Five years ago: The U.N. Security Council voted unanimously for tough new sanctions to punish North Korea for its latest nuclear test; a furious Pyongyang threatened a nuclear strike against the United States. The Senate confirmed John Brennan to be CIA director, 63-34, after the Obama administration bowed to demands from Republicans blocking the nomination and stated explicitly there were limits to the president’s power to use drones against U.S. terror suspects on American soil. Sybil Christopher, 83, the wife Richard Burton left in 1963 to marry Elizabeth Taylor, and who became a theater producer and nightclub founder, died in New York.

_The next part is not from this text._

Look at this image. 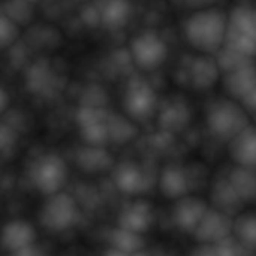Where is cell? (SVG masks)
<instances>
[{"label":"cell","instance_id":"cell-35","mask_svg":"<svg viewBox=\"0 0 256 256\" xmlns=\"http://www.w3.org/2000/svg\"><path fill=\"white\" fill-rule=\"evenodd\" d=\"M190 256H218V252L214 246H207V244H200L192 250Z\"/></svg>","mask_w":256,"mask_h":256},{"label":"cell","instance_id":"cell-1","mask_svg":"<svg viewBox=\"0 0 256 256\" xmlns=\"http://www.w3.org/2000/svg\"><path fill=\"white\" fill-rule=\"evenodd\" d=\"M188 42L206 56L216 54L224 45L228 30V14L219 8L194 10L184 21Z\"/></svg>","mask_w":256,"mask_h":256},{"label":"cell","instance_id":"cell-11","mask_svg":"<svg viewBox=\"0 0 256 256\" xmlns=\"http://www.w3.org/2000/svg\"><path fill=\"white\" fill-rule=\"evenodd\" d=\"M153 220H154V210L152 204L144 200H136L126 204L122 208V212L118 213L117 226L142 236L152 228Z\"/></svg>","mask_w":256,"mask_h":256},{"label":"cell","instance_id":"cell-36","mask_svg":"<svg viewBox=\"0 0 256 256\" xmlns=\"http://www.w3.org/2000/svg\"><path fill=\"white\" fill-rule=\"evenodd\" d=\"M102 256H130V255H128V254H124V252H122V250H117V249H114V248H108V249L104 252V255Z\"/></svg>","mask_w":256,"mask_h":256},{"label":"cell","instance_id":"cell-16","mask_svg":"<svg viewBox=\"0 0 256 256\" xmlns=\"http://www.w3.org/2000/svg\"><path fill=\"white\" fill-rule=\"evenodd\" d=\"M220 74L216 58L212 56H201L192 60L189 66V80L198 90H207L214 86Z\"/></svg>","mask_w":256,"mask_h":256},{"label":"cell","instance_id":"cell-32","mask_svg":"<svg viewBox=\"0 0 256 256\" xmlns=\"http://www.w3.org/2000/svg\"><path fill=\"white\" fill-rule=\"evenodd\" d=\"M81 16H82V21L87 26H90V27L100 26V9H99V4H87V6H84V9L81 12Z\"/></svg>","mask_w":256,"mask_h":256},{"label":"cell","instance_id":"cell-20","mask_svg":"<svg viewBox=\"0 0 256 256\" xmlns=\"http://www.w3.org/2000/svg\"><path fill=\"white\" fill-rule=\"evenodd\" d=\"M228 178L243 202L256 201V168L236 166Z\"/></svg>","mask_w":256,"mask_h":256},{"label":"cell","instance_id":"cell-3","mask_svg":"<svg viewBox=\"0 0 256 256\" xmlns=\"http://www.w3.org/2000/svg\"><path fill=\"white\" fill-rule=\"evenodd\" d=\"M207 126L216 138L231 142L248 126H250V123L248 111L240 105V102L232 99H219L210 105L207 111Z\"/></svg>","mask_w":256,"mask_h":256},{"label":"cell","instance_id":"cell-21","mask_svg":"<svg viewBox=\"0 0 256 256\" xmlns=\"http://www.w3.org/2000/svg\"><path fill=\"white\" fill-rule=\"evenodd\" d=\"M108 243H110V248L122 250L128 255H134L140 250H144L142 236L132 232V231H128V230L120 228V226H116L110 231Z\"/></svg>","mask_w":256,"mask_h":256},{"label":"cell","instance_id":"cell-22","mask_svg":"<svg viewBox=\"0 0 256 256\" xmlns=\"http://www.w3.org/2000/svg\"><path fill=\"white\" fill-rule=\"evenodd\" d=\"M188 122H189V110L183 102L178 100L166 104L165 106H162L159 112V123L168 132L183 129Z\"/></svg>","mask_w":256,"mask_h":256},{"label":"cell","instance_id":"cell-6","mask_svg":"<svg viewBox=\"0 0 256 256\" xmlns=\"http://www.w3.org/2000/svg\"><path fill=\"white\" fill-rule=\"evenodd\" d=\"M130 60L142 70L158 69L168 56L165 40L153 30H146L135 34L129 45Z\"/></svg>","mask_w":256,"mask_h":256},{"label":"cell","instance_id":"cell-5","mask_svg":"<svg viewBox=\"0 0 256 256\" xmlns=\"http://www.w3.org/2000/svg\"><path fill=\"white\" fill-rule=\"evenodd\" d=\"M78 218V206L75 200L66 192H58L48 196L39 214L42 226L51 232H63L72 228Z\"/></svg>","mask_w":256,"mask_h":256},{"label":"cell","instance_id":"cell-14","mask_svg":"<svg viewBox=\"0 0 256 256\" xmlns=\"http://www.w3.org/2000/svg\"><path fill=\"white\" fill-rule=\"evenodd\" d=\"M230 153L237 166L256 168V126H248L230 142Z\"/></svg>","mask_w":256,"mask_h":256},{"label":"cell","instance_id":"cell-26","mask_svg":"<svg viewBox=\"0 0 256 256\" xmlns=\"http://www.w3.org/2000/svg\"><path fill=\"white\" fill-rule=\"evenodd\" d=\"M111 111L106 108H99V106H88V105H81L76 110V123L80 129L99 124V123H106L110 118Z\"/></svg>","mask_w":256,"mask_h":256},{"label":"cell","instance_id":"cell-33","mask_svg":"<svg viewBox=\"0 0 256 256\" xmlns=\"http://www.w3.org/2000/svg\"><path fill=\"white\" fill-rule=\"evenodd\" d=\"M6 256H45V254H44V250L40 248H38L34 244V246H30V248L21 249V250L12 252V254H6Z\"/></svg>","mask_w":256,"mask_h":256},{"label":"cell","instance_id":"cell-4","mask_svg":"<svg viewBox=\"0 0 256 256\" xmlns=\"http://www.w3.org/2000/svg\"><path fill=\"white\" fill-rule=\"evenodd\" d=\"M28 180L36 190L46 198L62 192L68 180L66 162L54 153H46L33 160L28 168Z\"/></svg>","mask_w":256,"mask_h":256},{"label":"cell","instance_id":"cell-39","mask_svg":"<svg viewBox=\"0 0 256 256\" xmlns=\"http://www.w3.org/2000/svg\"><path fill=\"white\" fill-rule=\"evenodd\" d=\"M156 256H172V255H170V254H159V255H156Z\"/></svg>","mask_w":256,"mask_h":256},{"label":"cell","instance_id":"cell-9","mask_svg":"<svg viewBox=\"0 0 256 256\" xmlns=\"http://www.w3.org/2000/svg\"><path fill=\"white\" fill-rule=\"evenodd\" d=\"M112 180L116 188L126 195H138L150 189L153 180L146 168L135 162H122L114 168Z\"/></svg>","mask_w":256,"mask_h":256},{"label":"cell","instance_id":"cell-38","mask_svg":"<svg viewBox=\"0 0 256 256\" xmlns=\"http://www.w3.org/2000/svg\"><path fill=\"white\" fill-rule=\"evenodd\" d=\"M130 256H152V255L144 249V250H140V252H136V254H134V255H130Z\"/></svg>","mask_w":256,"mask_h":256},{"label":"cell","instance_id":"cell-31","mask_svg":"<svg viewBox=\"0 0 256 256\" xmlns=\"http://www.w3.org/2000/svg\"><path fill=\"white\" fill-rule=\"evenodd\" d=\"M15 142H16V132L14 130V128L3 123L0 129V148L3 156H8V152L15 147Z\"/></svg>","mask_w":256,"mask_h":256},{"label":"cell","instance_id":"cell-37","mask_svg":"<svg viewBox=\"0 0 256 256\" xmlns=\"http://www.w3.org/2000/svg\"><path fill=\"white\" fill-rule=\"evenodd\" d=\"M0 98H2V111H6L8 110V92L6 88H2V93H0Z\"/></svg>","mask_w":256,"mask_h":256},{"label":"cell","instance_id":"cell-27","mask_svg":"<svg viewBox=\"0 0 256 256\" xmlns=\"http://www.w3.org/2000/svg\"><path fill=\"white\" fill-rule=\"evenodd\" d=\"M80 130H81V138L84 140L86 146L105 147L110 142V130H108L106 123L87 126V128H82Z\"/></svg>","mask_w":256,"mask_h":256},{"label":"cell","instance_id":"cell-15","mask_svg":"<svg viewBox=\"0 0 256 256\" xmlns=\"http://www.w3.org/2000/svg\"><path fill=\"white\" fill-rule=\"evenodd\" d=\"M224 86L228 94L240 102L256 87L255 63H249L237 70L224 74Z\"/></svg>","mask_w":256,"mask_h":256},{"label":"cell","instance_id":"cell-40","mask_svg":"<svg viewBox=\"0 0 256 256\" xmlns=\"http://www.w3.org/2000/svg\"><path fill=\"white\" fill-rule=\"evenodd\" d=\"M255 252H256V250H255Z\"/></svg>","mask_w":256,"mask_h":256},{"label":"cell","instance_id":"cell-29","mask_svg":"<svg viewBox=\"0 0 256 256\" xmlns=\"http://www.w3.org/2000/svg\"><path fill=\"white\" fill-rule=\"evenodd\" d=\"M218 256H255L256 252L242 244L234 236L228 237L226 240L220 242L214 246Z\"/></svg>","mask_w":256,"mask_h":256},{"label":"cell","instance_id":"cell-2","mask_svg":"<svg viewBox=\"0 0 256 256\" xmlns=\"http://www.w3.org/2000/svg\"><path fill=\"white\" fill-rule=\"evenodd\" d=\"M226 48L248 57H256V6L242 3L228 12Z\"/></svg>","mask_w":256,"mask_h":256},{"label":"cell","instance_id":"cell-12","mask_svg":"<svg viewBox=\"0 0 256 256\" xmlns=\"http://www.w3.org/2000/svg\"><path fill=\"white\" fill-rule=\"evenodd\" d=\"M36 231L32 224L26 220H9L3 228V249L6 254H12L36 243Z\"/></svg>","mask_w":256,"mask_h":256},{"label":"cell","instance_id":"cell-7","mask_svg":"<svg viewBox=\"0 0 256 256\" xmlns=\"http://www.w3.org/2000/svg\"><path fill=\"white\" fill-rule=\"evenodd\" d=\"M123 106L130 120H147L156 112L158 94L148 81L141 76H135L129 81L126 87Z\"/></svg>","mask_w":256,"mask_h":256},{"label":"cell","instance_id":"cell-34","mask_svg":"<svg viewBox=\"0 0 256 256\" xmlns=\"http://www.w3.org/2000/svg\"><path fill=\"white\" fill-rule=\"evenodd\" d=\"M240 105L246 110V111H254L256 112V87L246 96L240 100Z\"/></svg>","mask_w":256,"mask_h":256},{"label":"cell","instance_id":"cell-25","mask_svg":"<svg viewBox=\"0 0 256 256\" xmlns=\"http://www.w3.org/2000/svg\"><path fill=\"white\" fill-rule=\"evenodd\" d=\"M27 82H28V87L34 93H42L48 90V87H51V82H52V75H51L50 68L42 62L33 64L28 70Z\"/></svg>","mask_w":256,"mask_h":256},{"label":"cell","instance_id":"cell-28","mask_svg":"<svg viewBox=\"0 0 256 256\" xmlns=\"http://www.w3.org/2000/svg\"><path fill=\"white\" fill-rule=\"evenodd\" d=\"M2 14L10 18L15 24L22 26L28 22L33 16V6L24 2H12L2 6Z\"/></svg>","mask_w":256,"mask_h":256},{"label":"cell","instance_id":"cell-24","mask_svg":"<svg viewBox=\"0 0 256 256\" xmlns=\"http://www.w3.org/2000/svg\"><path fill=\"white\" fill-rule=\"evenodd\" d=\"M232 236L246 248L256 250V214H238Z\"/></svg>","mask_w":256,"mask_h":256},{"label":"cell","instance_id":"cell-30","mask_svg":"<svg viewBox=\"0 0 256 256\" xmlns=\"http://www.w3.org/2000/svg\"><path fill=\"white\" fill-rule=\"evenodd\" d=\"M20 34V26L15 24L10 18L0 14V45L3 48H8L10 44L16 40Z\"/></svg>","mask_w":256,"mask_h":256},{"label":"cell","instance_id":"cell-17","mask_svg":"<svg viewBox=\"0 0 256 256\" xmlns=\"http://www.w3.org/2000/svg\"><path fill=\"white\" fill-rule=\"evenodd\" d=\"M212 202H213V208H216L231 218L244 204L242 201V198L237 195L236 189L232 188L228 176L224 178H218L214 182V184L212 188Z\"/></svg>","mask_w":256,"mask_h":256},{"label":"cell","instance_id":"cell-23","mask_svg":"<svg viewBox=\"0 0 256 256\" xmlns=\"http://www.w3.org/2000/svg\"><path fill=\"white\" fill-rule=\"evenodd\" d=\"M106 124L110 130V142L123 144L130 141L136 135V128L129 117L111 112Z\"/></svg>","mask_w":256,"mask_h":256},{"label":"cell","instance_id":"cell-18","mask_svg":"<svg viewBox=\"0 0 256 256\" xmlns=\"http://www.w3.org/2000/svg\"><path fill=\"white\" fill-rule=\"evenodd\" d=\"M76 164L86 172H104L112 166V158L104 147L86 146L78 150Z\"/></svg>","mask_w":256,"mask_h":256},{"label":"cell","instance_id":"cell-8","mask_svg":"<svg viewBox=\"0 0 256 256\" xmlns=\"http://www.w3.org/2000/svg\"><path fill=\"white\" fill-rule=\"evenodd\" d=\"M234 232V219L213 207L208 208L207 214L202 218L196 231L194 232L195 240L200 244L216 246L220 242L231 237Z\"/></svg>","mask_w":256,"mask_h":256},{"label":"cell","instance_id":"cell-13","mask_svg":"<svg viewBox=\"0 0 256 256\" xmlns=\"http://www.w3.org/2000/svg\"><path fill=\"white\" fill-rule=\"evenodd\" d=\"M159 189L170 200H182L189 195L190 180L188 172L178 165H168L159 177Z\"/></svg>","mask_w":256,"mask_h":256},{"label":"cell","instance_id":"cell-19","mask_svg":"<svg viewBox=\"0 0 256 256\" xmlns=\"http://www.w3.org/2000/svg\"><path fill=\"white\" fill-rule=\"evenodd\" d=\"M99 9H100V26L106 30H118L124 27L132 14L130 4L122 0L100 3Z\"/></svg>","mask_w":256,"mask_h":256},{"label":"cell","instance_id":"cell-10","mask_svg":"<svg viewBox=\"0 0 256 256\" xmlns=\"http://www.w3.org/2000/svg\"><path fill=\"white\" fill-rule=\"evenodd\" d=\"M208 204L198 196H184L178 200L172 208L174 225L184 234H192L196 231L202 218L208 212Z\"/></svg>","mask_w":256,"mask_h":256}]
</instances>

One year ago: WikiLeaks published thousands of documents described as secret files about CIA hacking tools the government employed to break into users’ computers, mobile phones and even smart TVs from companies like Apple, Google, Microsoft and Samsung. The Commerce Department reported the U.S. trade deficit jumped in January 2017 by 9.6 percent to $48.5 billion, the highest level in nearly five years as a flood of mobile phones and other consumer products widened America’s trade gap with China. A freight train smashed into a charter bus at a rail crossing in Biloxi, Mississippi, leaving four people dead.

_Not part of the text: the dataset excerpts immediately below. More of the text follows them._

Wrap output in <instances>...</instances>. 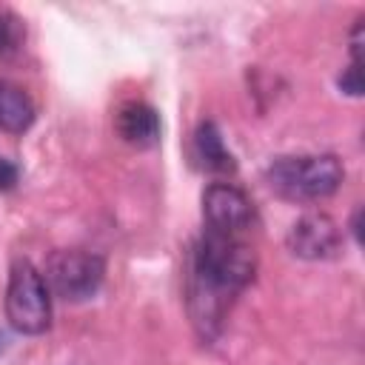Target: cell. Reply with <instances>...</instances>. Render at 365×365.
Returning <instances> with one entry per match:
<instances>
[{
	"label": "cell",
	"mask_w": 365,
	"mask_h": 365,
	"mask_svg": "<svg viewBox=\"0 0 365 365\" xmlns=\"http://www.w3.org/2000/svg\"><path fill=\"white\" fill-rule=\"evenodd\" d=\"M257 271L254 251L237 237L205 231L191 251V279H188V305L197 328L214 334L225 305L240 294Z\"/></svg>",
	"instance_id": "cell-1"
},
{
	"label": "cell",
	"mask_w": 365,
	"mask_h": 365,
	"mask_svg": "<svg viewBox=\"0 0 365 365\" xmlns=\"http://www.w3.org/2000/svg\"><path fill=\"white\" fill-rule=\"evenodd\" d=\"M345 168L334 154H299V157H277L265 180L285 200H325L342 185Z\"/></svg>",
	"instance_id": "cell-2"
},
{
	"label": "cell",
	"mask_w": 365,
	"mask_h": 365,
	"mask_svg": "<svg viewBox=\"0 0 365 365\" xmlns=\"http://www.w3.org/2000/svg\"><path fill=\"white\" fill-rule=\"evenodd\" d=\"M6 319L17 334H26V336H40L51 325L48 285L29 259H17L9 271Z\"/></svg>",
	"instance_id": "cell-3"
},
{
	"label": "cell",
	"mask_w": 365,
	"mask_h": 365,
	"mask_svg": "<svg viewBox=\"0 0 365 365\" xmlns=\"http://www.w3.org/2000/svg\"><path fill=\"white\" fill-rule=\"evenodd\" d=\"M106 279V259L86 248H60L48 257L46 285L68 302L91 299Z\"/></svg>",
	"instance_id": "cell-4"
},
{
	"label": "cell",
	"mask_w": 365,
	"mask_h": 365,
	"mask_svg": "<svg viewBox=\"0 0 365 365\" xmlns=\"http://www.w3.org/2000/svg\"><path fill=\"white\" fill-rule=\"evenodd\" d=\"M202 217L208 231L237 237L245 231L254 220V205L251 200L231 182H211L202 194Z\"/></svg>",
	"instance_id": "cell-5"
},
{
	"label": "cell",
	"mask_w": 365,
	"mask_h": 365,
	"mask_svg": "<svg viewBox=\"0 0 365 365\" xmlns=\"http://www.w3.org/2000/svg\"><path fill=\"white\" fill-rule=\"evenodd\" d=\"M285 245L299 259H331L339 251V228L328 214H305L291 225Z\"/></svg>",
	"instance_id": "cell-6"
},
{
	"label": "cell",
	"mask_w": 365,
	"mask_h": 365,
	"mask_svg": "<svg viewBox=\"0 0 365 365\" xmlns=\"http://www.w3.org/2000/svg\"><path fill=\"white\" fill-rule=\"evenodd\" d=\"M117 134L128 143V145H137V148H148V145H157L160 140V114L154 106L148 103H140V100H131L125 103L120 111H117Z\"/></svg>",
	"instance_id": "cell-7"
},
{
	"label": "cell",
	"mask_w": 365,
	"mask_h": 365,
	"mask_svg": "<svg viewBox=\"0 0 365 365\" xmlns=\"http://www.w3.org/2000/svg\"><path fill=\"white\" fill-rule=\"evenodd\" d=\"M31 123H34L31 97L11 83H0V131L23 134L31 128Z\"/></svg>",
	"instance_id": "cell-8"
},
{
	"label": "cell",
	"mask_w": 365,
	"mask_h": 365,
	"mask_svg": "<svg viewBox=\"0 0 365 365\" xmlns=\"http://www.w3.org/2000/svg\"><path fill=\"white\" fill-rule=\"evenodd\" d=\"M194 145H197V157L202 160V165H205L208 171L231 174V171L237 168L231 151H228L225 143H222L220 128H217L211 120L200 123V128H197V134H194Z\"/></svg>",
	"instance_id": "cell-9"
},
{
	"label": "cell",
	"mask_w": 365,
	"mask_h": 365,
	"mask_svg": "<svg viewBox=\"0 0 365 365\" xmlns=\"http://www.w3.org/2000/svg\"><path fill=\"white\" fill-rule=\"evenodd\" d=\"M23 43V23L9 14L0 11V57H11Z\"/></svg>",
	"instance_id": "cell-10"
},
{
	"label": "cell",
	"mask_w": 365,
	"mask_h": 365,
	"mask_svg": "<svg viewBox=\"0 0 365 365\" xmlns=\"http://www.w3.org/2000/svg\"><path fill=\"white\" fill-rule=\"evenodd\" d=\"M339 88L351 97L362 94V63H351L342 74H339Z\"/></svg>",
	"instance_id": "cell-11"
},
{
	"label": "cell",
	"mask_w": 365,
	"mask_h": 365,
	"mask_svg": "<svg viewBox=\"0 0 365 365\" xmlns=\"http://www.w3.org/2000/svg\"><path fill=\"white\" fill-rule=\"evenodd\" d=\"M17 180H20V168L11 160L0 157V191H11L17 185Z\"/></svg>",
	"instance_id": "cell-12"
},
{
	"label": "cell",
	"mask_w": 365,
	"mask_h": 365,
	"mask_svg": "<svg viewBox=\"0 0 365 365\" xmlns=\"http://www.w3.org/2000/svg\"><path fill=\"white\" fill-rule=\"evenodd\" d=\"M3 348H6V336L0 334V351H3Z\"/></svg>",
	"instance_id": "cell-13"
}]
</instances>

Today’s Birthdays: TV personality Willard Scott is 84. International Motorsports Hall of Famer Janet Guthrie is 80. Actor Daniel J. Travanti is 78. Entertainment executive Michael Eisner is 76. Rock musician Chris White (The Zombies) is 75. Rock singer Peter Wolf is 72. Rock musician Matthew Fisher (Procol Harum) is 72. Pro Football Hall of Famer Franco Harris is 68. Pro and College Football Hall of Famer Lynn Swann is 66. Rhythm-and-blues singer-musician Ernie Isley (The Isley Brothers) is 66. Rock musician Kenny Aronoff (BoDeans, John Mellencamp) is 65. Actor Bryan Cranston is 62. Actress Donna Murphy is 59. Actor Nick Searcy is 59. Golfer Tom Lehman is 59. International Tennis Hall of Famer Ivan Lendl is 58. Actress Mary Beth Evans is 57. Singer-actress Taylor Dayne is 56. Actor Bill Brochtrup is 55. Author E.L. James is 55. Author Bret Easton Ellis is 54. Opera singer Denyce Graves is 54. Comedian Wanda Sykes is 54. Actor Jonathan Del Arco is 52. Rock musician Randy Guss (Toad the Wet Sprocket) is 51. Actress Rachel Weisz (wys) is 48. Actor Peter Sarsgaard is 47. Actor Jay Duplass is 45. Classical singer Sebastien Izambard (Il Divo) is 45. Rock singer Hugo Ferreira (Tantric) is 44. Actress Jenna Fischer is 44. Actor Tobias Menzies is 44. Actress Sarayu Rao is 43. Actress Audrey Marie Anderson is 43. Actor TJ Thyne is 43. Bluegrass singer-musician Frank Solivan is 41. Actress Laura Prepon is 38. Actress Bel Powley is 26. Actress Giselle Eisenberg (TV: “Life in Pieces”) is 11.
Thought for Today: “Caveat actor.” (Let the doer beware.) — Latin proverb.